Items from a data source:

_____

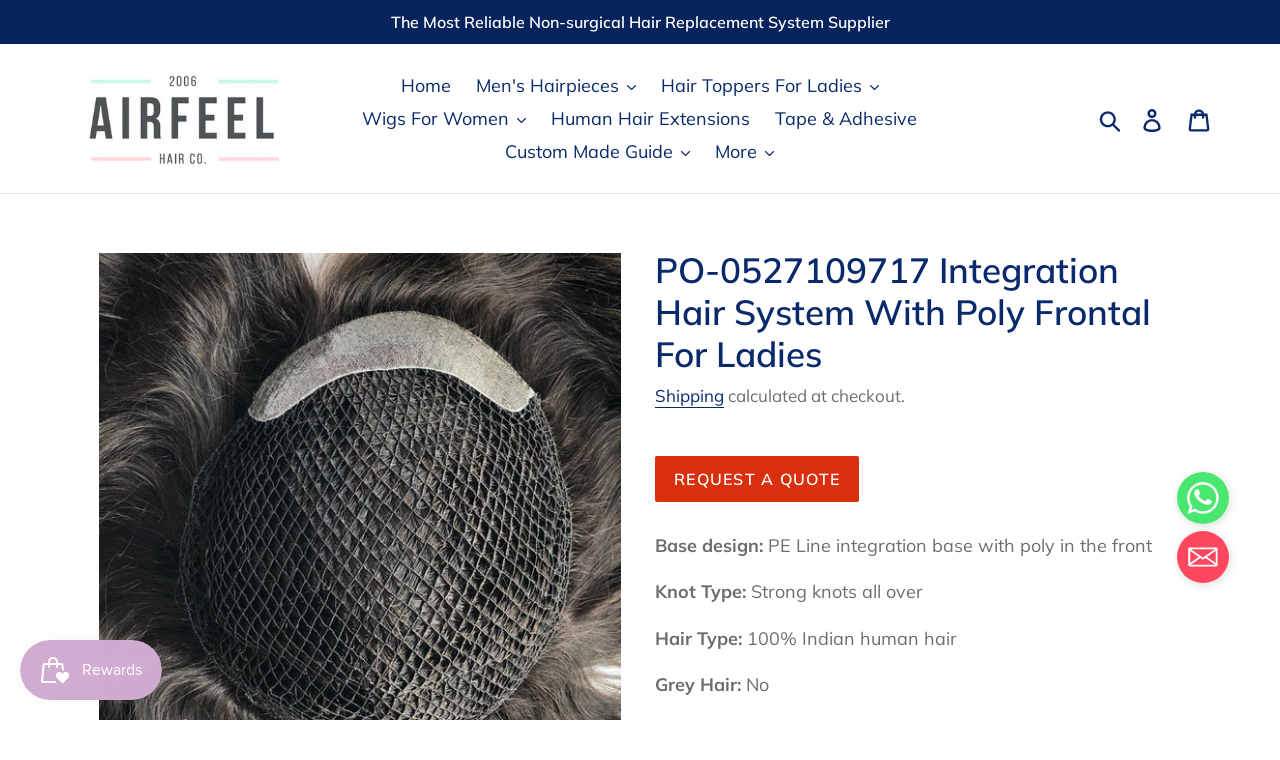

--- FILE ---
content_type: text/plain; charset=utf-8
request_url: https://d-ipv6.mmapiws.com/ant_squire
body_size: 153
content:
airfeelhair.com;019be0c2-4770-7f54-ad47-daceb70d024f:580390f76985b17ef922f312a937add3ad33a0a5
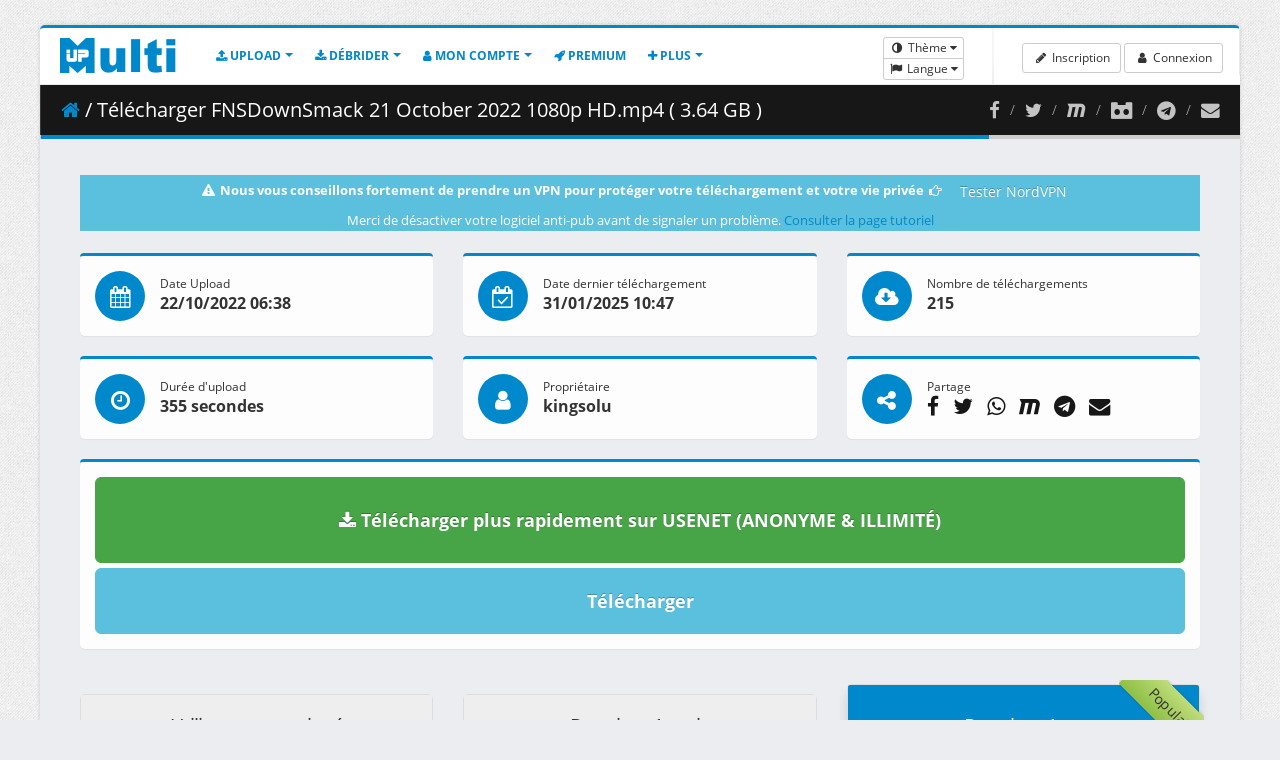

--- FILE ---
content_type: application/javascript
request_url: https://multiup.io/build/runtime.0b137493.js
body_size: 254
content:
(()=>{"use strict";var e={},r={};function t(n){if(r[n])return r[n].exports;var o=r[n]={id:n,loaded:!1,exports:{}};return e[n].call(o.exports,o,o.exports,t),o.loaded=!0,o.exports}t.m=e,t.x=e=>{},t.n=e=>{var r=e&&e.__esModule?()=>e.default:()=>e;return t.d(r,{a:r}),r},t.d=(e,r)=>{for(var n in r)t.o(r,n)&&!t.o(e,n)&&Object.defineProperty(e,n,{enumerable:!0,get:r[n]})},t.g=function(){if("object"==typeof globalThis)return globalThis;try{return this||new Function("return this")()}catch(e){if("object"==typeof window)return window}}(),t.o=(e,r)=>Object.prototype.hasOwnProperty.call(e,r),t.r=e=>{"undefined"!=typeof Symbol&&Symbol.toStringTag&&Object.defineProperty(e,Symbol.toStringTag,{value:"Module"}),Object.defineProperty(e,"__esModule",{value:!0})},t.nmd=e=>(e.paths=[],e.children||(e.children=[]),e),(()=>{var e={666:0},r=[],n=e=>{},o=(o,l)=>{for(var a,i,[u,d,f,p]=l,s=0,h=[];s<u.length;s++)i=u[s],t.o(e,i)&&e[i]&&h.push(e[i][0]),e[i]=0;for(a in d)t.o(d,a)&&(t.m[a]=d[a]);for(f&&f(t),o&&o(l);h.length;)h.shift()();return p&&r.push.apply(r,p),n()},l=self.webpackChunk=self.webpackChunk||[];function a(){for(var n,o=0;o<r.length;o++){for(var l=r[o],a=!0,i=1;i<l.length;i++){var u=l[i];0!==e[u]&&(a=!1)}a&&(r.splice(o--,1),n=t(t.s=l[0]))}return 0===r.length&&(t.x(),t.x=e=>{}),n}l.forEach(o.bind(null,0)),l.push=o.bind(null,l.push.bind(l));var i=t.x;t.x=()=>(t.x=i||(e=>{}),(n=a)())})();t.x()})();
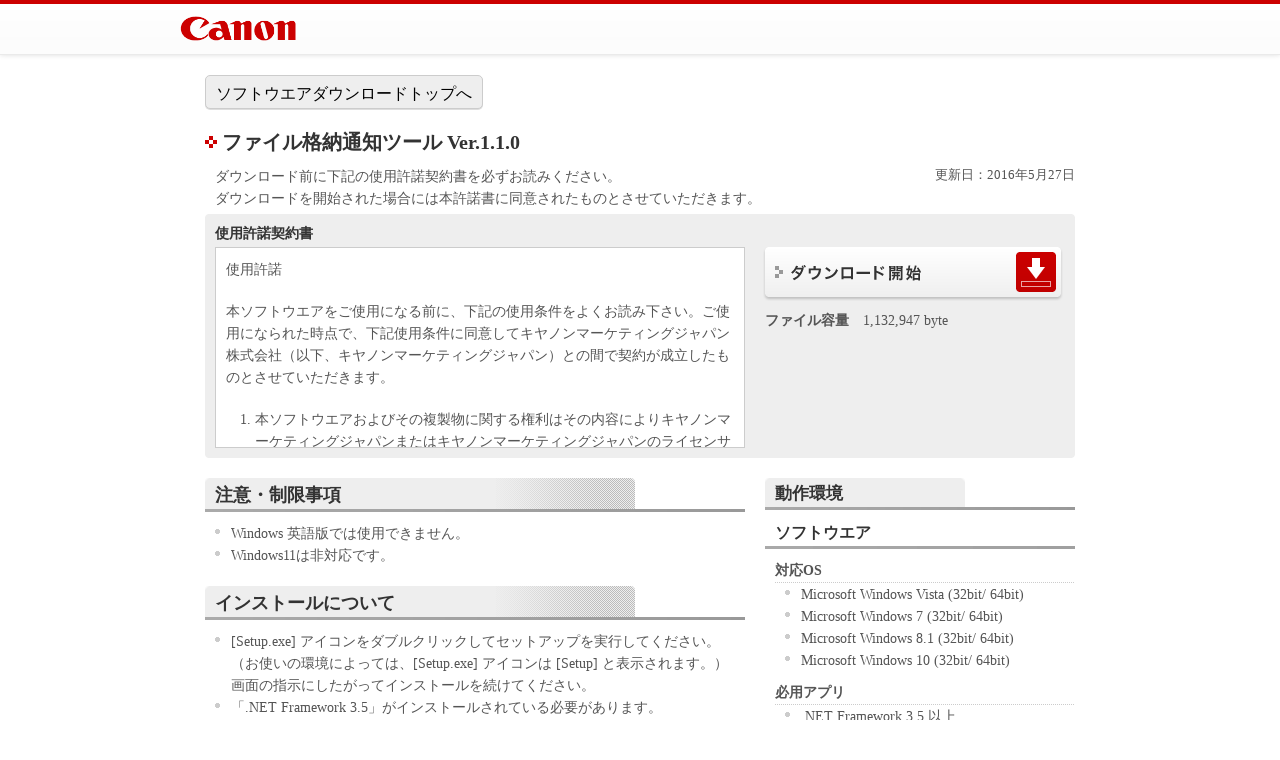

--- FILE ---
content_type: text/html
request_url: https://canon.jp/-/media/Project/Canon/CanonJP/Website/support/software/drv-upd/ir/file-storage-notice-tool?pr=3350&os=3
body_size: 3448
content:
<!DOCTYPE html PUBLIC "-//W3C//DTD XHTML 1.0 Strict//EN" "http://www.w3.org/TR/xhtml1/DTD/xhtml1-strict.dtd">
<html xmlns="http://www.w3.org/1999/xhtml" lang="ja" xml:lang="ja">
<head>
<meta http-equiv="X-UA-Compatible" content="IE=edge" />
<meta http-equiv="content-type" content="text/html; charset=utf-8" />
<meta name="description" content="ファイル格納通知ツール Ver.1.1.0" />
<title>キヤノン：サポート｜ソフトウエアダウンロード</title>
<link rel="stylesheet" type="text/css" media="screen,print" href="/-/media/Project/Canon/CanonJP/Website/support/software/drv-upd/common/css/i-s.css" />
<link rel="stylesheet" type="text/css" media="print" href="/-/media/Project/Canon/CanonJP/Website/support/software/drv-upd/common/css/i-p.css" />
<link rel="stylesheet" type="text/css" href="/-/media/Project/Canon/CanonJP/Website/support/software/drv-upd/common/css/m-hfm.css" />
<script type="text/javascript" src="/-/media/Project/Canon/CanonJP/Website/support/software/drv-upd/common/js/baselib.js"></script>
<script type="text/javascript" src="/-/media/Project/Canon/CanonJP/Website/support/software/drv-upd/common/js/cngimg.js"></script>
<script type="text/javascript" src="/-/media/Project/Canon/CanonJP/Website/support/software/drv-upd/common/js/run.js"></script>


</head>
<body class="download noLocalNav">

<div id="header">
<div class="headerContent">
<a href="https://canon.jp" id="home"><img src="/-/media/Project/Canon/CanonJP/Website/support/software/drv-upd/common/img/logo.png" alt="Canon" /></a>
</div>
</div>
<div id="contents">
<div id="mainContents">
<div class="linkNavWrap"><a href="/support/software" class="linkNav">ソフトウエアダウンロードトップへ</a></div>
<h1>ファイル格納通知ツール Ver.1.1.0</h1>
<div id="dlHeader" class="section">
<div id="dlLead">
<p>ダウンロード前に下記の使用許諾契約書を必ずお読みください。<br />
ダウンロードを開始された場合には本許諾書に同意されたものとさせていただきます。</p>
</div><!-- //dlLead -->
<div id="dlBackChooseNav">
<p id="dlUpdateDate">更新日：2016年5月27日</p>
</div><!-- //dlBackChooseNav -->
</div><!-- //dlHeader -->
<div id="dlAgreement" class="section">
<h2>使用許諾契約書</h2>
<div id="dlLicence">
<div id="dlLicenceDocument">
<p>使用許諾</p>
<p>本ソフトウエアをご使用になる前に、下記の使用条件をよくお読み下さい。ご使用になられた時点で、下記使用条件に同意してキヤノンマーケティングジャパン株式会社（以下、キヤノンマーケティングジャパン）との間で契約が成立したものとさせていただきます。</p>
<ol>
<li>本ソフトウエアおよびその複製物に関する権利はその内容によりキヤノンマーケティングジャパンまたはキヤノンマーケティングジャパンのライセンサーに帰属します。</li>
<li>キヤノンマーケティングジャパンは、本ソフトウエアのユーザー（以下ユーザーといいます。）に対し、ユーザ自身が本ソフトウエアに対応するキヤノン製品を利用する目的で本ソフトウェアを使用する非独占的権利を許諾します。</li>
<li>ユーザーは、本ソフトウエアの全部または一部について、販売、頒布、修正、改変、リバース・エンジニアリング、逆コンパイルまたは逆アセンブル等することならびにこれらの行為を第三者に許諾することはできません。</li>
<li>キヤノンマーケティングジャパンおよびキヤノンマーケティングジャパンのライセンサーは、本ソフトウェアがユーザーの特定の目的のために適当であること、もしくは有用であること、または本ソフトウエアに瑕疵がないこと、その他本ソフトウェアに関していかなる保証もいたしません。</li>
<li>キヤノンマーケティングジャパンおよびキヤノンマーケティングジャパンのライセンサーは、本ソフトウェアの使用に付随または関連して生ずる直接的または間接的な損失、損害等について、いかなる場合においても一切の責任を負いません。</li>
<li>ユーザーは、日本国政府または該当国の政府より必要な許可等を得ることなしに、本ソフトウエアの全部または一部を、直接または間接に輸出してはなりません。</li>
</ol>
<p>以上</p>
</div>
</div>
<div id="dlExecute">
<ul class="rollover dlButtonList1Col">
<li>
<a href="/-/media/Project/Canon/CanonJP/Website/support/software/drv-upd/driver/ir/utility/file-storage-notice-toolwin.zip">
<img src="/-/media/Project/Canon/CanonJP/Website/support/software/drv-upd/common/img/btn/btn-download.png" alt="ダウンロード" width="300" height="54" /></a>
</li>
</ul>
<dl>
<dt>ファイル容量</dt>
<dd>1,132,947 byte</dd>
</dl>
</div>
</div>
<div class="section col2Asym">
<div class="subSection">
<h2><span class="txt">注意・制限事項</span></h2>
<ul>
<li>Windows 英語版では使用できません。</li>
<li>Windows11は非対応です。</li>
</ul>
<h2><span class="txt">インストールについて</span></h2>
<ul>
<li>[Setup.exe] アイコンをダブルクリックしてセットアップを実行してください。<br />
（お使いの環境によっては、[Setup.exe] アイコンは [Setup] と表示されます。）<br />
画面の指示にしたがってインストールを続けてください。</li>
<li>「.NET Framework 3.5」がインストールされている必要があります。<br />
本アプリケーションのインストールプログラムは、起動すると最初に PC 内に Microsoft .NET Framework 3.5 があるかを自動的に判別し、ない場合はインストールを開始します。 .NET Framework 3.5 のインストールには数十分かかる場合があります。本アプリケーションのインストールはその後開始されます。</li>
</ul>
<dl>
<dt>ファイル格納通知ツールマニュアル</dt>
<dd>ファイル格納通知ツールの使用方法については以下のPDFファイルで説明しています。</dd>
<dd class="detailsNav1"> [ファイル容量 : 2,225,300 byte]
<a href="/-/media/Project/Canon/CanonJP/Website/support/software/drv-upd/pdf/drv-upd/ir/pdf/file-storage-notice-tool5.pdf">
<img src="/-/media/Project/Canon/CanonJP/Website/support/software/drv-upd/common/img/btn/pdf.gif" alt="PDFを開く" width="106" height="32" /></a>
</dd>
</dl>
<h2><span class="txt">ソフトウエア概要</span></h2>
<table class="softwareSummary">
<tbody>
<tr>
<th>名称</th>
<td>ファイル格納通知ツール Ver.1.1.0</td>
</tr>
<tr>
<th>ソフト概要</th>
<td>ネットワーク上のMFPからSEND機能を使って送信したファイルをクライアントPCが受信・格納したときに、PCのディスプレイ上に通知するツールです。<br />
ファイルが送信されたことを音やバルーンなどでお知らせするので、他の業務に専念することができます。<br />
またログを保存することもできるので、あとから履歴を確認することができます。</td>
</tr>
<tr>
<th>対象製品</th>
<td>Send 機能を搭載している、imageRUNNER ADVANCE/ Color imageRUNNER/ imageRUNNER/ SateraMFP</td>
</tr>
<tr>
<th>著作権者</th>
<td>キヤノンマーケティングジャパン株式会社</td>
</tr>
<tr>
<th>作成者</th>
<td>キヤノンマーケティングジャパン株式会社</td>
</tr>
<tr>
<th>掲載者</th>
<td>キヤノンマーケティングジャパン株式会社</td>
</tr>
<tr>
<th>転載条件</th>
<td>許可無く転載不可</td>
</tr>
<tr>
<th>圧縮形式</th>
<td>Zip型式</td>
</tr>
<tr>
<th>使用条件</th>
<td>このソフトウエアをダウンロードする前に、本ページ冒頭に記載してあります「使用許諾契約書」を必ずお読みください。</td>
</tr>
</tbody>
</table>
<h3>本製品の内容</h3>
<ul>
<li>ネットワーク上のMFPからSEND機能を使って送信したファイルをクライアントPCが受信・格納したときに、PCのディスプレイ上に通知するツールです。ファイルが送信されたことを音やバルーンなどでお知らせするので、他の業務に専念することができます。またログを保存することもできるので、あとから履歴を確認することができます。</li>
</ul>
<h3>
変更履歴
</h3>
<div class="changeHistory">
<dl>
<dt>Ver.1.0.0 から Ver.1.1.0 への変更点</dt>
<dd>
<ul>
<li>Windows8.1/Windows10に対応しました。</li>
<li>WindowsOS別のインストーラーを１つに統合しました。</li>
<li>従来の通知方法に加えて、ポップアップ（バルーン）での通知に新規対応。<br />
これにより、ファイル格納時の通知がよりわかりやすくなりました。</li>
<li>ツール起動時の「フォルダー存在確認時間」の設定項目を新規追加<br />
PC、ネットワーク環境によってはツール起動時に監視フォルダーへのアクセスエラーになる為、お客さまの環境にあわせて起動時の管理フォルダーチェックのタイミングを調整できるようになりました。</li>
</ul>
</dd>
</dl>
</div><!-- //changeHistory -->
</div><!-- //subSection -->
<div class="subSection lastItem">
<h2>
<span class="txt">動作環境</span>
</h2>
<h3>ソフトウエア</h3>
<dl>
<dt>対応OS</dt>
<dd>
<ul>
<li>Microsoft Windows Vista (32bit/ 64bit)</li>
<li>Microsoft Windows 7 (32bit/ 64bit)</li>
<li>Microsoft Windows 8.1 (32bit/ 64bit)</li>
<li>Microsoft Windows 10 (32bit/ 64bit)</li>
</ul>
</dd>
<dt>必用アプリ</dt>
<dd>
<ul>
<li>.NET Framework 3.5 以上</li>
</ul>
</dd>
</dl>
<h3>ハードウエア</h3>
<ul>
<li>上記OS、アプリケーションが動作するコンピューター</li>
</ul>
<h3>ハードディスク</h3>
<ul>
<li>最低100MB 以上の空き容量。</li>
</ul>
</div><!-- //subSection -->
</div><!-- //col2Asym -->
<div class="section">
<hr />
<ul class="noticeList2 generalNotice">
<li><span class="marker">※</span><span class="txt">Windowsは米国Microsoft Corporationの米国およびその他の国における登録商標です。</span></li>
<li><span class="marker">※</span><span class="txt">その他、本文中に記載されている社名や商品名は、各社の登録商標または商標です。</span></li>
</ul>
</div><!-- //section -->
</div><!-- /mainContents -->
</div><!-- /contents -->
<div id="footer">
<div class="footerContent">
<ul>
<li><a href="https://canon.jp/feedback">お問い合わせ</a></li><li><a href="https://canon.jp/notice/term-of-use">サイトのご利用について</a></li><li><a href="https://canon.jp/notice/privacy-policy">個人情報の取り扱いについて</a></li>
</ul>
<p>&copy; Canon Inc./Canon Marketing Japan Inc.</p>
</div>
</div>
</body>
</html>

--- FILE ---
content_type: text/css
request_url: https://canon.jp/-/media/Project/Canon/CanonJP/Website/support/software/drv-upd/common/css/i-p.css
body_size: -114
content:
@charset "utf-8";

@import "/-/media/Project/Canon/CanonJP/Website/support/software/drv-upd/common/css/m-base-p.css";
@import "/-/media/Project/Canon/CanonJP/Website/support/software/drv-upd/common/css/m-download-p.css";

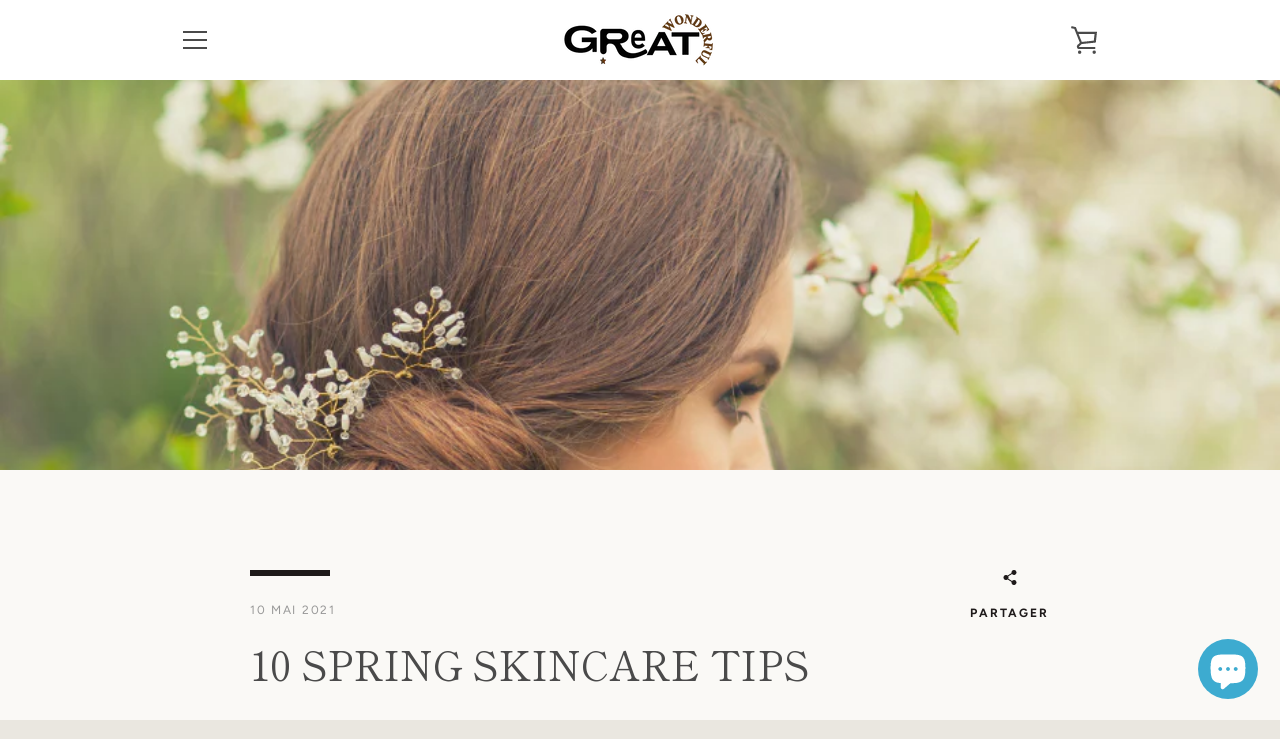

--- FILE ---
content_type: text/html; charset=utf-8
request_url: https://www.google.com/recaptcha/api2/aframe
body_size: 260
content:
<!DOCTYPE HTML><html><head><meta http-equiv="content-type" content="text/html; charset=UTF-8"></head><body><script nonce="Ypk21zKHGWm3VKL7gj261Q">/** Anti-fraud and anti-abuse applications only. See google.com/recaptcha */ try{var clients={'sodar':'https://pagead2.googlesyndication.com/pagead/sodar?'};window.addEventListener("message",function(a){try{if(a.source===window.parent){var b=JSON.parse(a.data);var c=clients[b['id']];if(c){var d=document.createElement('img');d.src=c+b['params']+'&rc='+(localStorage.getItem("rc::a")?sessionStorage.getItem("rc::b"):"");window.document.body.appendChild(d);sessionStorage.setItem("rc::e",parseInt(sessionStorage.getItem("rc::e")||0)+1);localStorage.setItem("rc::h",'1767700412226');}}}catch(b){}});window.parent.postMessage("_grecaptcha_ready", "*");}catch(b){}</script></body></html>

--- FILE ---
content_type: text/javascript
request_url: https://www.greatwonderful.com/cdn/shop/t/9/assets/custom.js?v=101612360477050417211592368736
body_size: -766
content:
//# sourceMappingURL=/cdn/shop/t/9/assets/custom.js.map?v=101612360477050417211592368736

_____

Set down exactly what runs from the line containing "content_type: text/javascript" through the last line above, both lines included.

content_type: text/javascript
request_url: https://www.greatwonderful.com/cdn/shop/t/9/assets/custom.js?v=101612360477050417211592368736
body_size: -766
content:
//# sourceMappingURL=/cdn/shop/t/9/assets/custom.js.map?v=101612360477050417211592368736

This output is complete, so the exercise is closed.